While negotiating a surprisingly humorous script, Spector's writing is intelligent in covering many social concepts, opening with a non-monogamous relationship (Matt Gavan & Kirsty Rider) to demonstrate the evolving shape of families, and the private lives of those impacted by child illness. Additionally, newest to the committee Carina (Adele James) receives a series of microaggressions being the sole Black member of the board. In a setting that prides itself on being progressive, the privileged setting of a private school and its policies lends itself to great hypocrisy.


Language occasionally feels choppy due to overlaps, stutters and broken sentences in a fragmented text. Variety of pacing is neglected, where a loss of nuance and the inability to pause results in rushed speech patterns. This betters itself across the company as the show progresses its 1hr 45m runtime, unfortunately delivery in the opening scenes comes across as unnatural in a play that thrives on its genuinity.

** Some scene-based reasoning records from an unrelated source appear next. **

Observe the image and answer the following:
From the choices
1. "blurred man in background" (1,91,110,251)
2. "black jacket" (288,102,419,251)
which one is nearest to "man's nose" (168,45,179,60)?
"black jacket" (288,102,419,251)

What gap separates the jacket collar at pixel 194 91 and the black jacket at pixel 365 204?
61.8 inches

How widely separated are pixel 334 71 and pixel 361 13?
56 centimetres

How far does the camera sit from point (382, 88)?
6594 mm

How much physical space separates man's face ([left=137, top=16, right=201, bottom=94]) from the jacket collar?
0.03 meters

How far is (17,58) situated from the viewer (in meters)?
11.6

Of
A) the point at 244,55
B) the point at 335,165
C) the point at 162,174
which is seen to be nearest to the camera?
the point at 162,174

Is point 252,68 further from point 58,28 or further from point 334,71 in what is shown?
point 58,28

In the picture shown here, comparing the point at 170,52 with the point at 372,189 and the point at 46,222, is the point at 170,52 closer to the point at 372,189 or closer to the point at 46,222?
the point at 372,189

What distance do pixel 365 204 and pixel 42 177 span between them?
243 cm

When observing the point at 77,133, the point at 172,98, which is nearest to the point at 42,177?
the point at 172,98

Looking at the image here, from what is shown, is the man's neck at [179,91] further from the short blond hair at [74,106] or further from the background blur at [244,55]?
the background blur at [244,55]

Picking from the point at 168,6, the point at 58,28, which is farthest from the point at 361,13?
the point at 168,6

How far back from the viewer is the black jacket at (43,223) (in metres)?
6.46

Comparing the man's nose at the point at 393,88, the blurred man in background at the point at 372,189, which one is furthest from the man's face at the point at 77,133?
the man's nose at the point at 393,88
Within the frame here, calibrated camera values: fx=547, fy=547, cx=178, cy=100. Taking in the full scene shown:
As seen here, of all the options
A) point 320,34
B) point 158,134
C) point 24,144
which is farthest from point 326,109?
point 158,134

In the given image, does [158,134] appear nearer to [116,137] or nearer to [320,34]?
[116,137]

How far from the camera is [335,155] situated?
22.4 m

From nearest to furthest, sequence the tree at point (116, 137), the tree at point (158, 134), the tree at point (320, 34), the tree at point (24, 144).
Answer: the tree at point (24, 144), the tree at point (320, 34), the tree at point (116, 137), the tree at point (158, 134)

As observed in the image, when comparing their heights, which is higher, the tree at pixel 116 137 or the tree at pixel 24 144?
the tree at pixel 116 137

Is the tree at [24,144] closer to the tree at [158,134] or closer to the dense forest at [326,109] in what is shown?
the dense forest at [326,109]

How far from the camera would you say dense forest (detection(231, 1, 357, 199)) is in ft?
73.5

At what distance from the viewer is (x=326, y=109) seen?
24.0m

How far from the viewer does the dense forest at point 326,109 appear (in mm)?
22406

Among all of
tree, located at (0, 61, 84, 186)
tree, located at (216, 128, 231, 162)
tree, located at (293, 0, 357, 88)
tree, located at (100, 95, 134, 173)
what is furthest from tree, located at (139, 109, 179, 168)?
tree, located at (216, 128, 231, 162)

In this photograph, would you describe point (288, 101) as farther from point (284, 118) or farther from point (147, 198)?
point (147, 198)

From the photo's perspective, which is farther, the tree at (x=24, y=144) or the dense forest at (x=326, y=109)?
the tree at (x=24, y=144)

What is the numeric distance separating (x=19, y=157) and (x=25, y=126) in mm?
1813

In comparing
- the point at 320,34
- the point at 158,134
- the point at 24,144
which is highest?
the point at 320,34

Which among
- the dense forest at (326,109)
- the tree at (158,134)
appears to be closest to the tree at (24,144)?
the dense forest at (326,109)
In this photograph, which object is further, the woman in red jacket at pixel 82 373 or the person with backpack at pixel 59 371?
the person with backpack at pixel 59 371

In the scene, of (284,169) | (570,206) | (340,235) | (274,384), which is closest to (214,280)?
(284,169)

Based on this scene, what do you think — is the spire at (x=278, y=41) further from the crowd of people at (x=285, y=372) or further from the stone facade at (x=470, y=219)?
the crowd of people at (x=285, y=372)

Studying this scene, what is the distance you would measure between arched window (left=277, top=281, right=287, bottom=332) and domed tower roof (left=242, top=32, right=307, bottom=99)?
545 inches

Photography Credit: Pamela Raith
Photography Credit: Pamela Raith

This production's highlight is the community meeting, championing Matt Powell's video design to replicate an application akin to Zoom (see image for reference). The script becomes subsidiary as our attention is directed to the online comment stream, that develops into an all-out war. These imaginary users cross the line of decency on multiple occasions, and the audience erupt into howls of laughter unlike anything I have heard in the theatre. Don (Jonathan Coy) takes on a Jackie Weaver-esque cluelessness as firework filters explode behind him, everything about the scene is simply ingenious and sentimental to our online lives. This scene alone gets two rounds of applause, which is immensely rare during a play, yet so deserved!


There is much to praise through Grieve's direction of Eureka Day. The production is aware of its own intellectuality, and it can occasionally run away with itself. Nonetheless, Spector's play excels in its ability to satirize a distressing socio-political era of our recent history, albeit indirectly through the mumps vaccine. Its comedy is sympathetic to parental hysteria and cancel culture, in turn promoting the importance of community.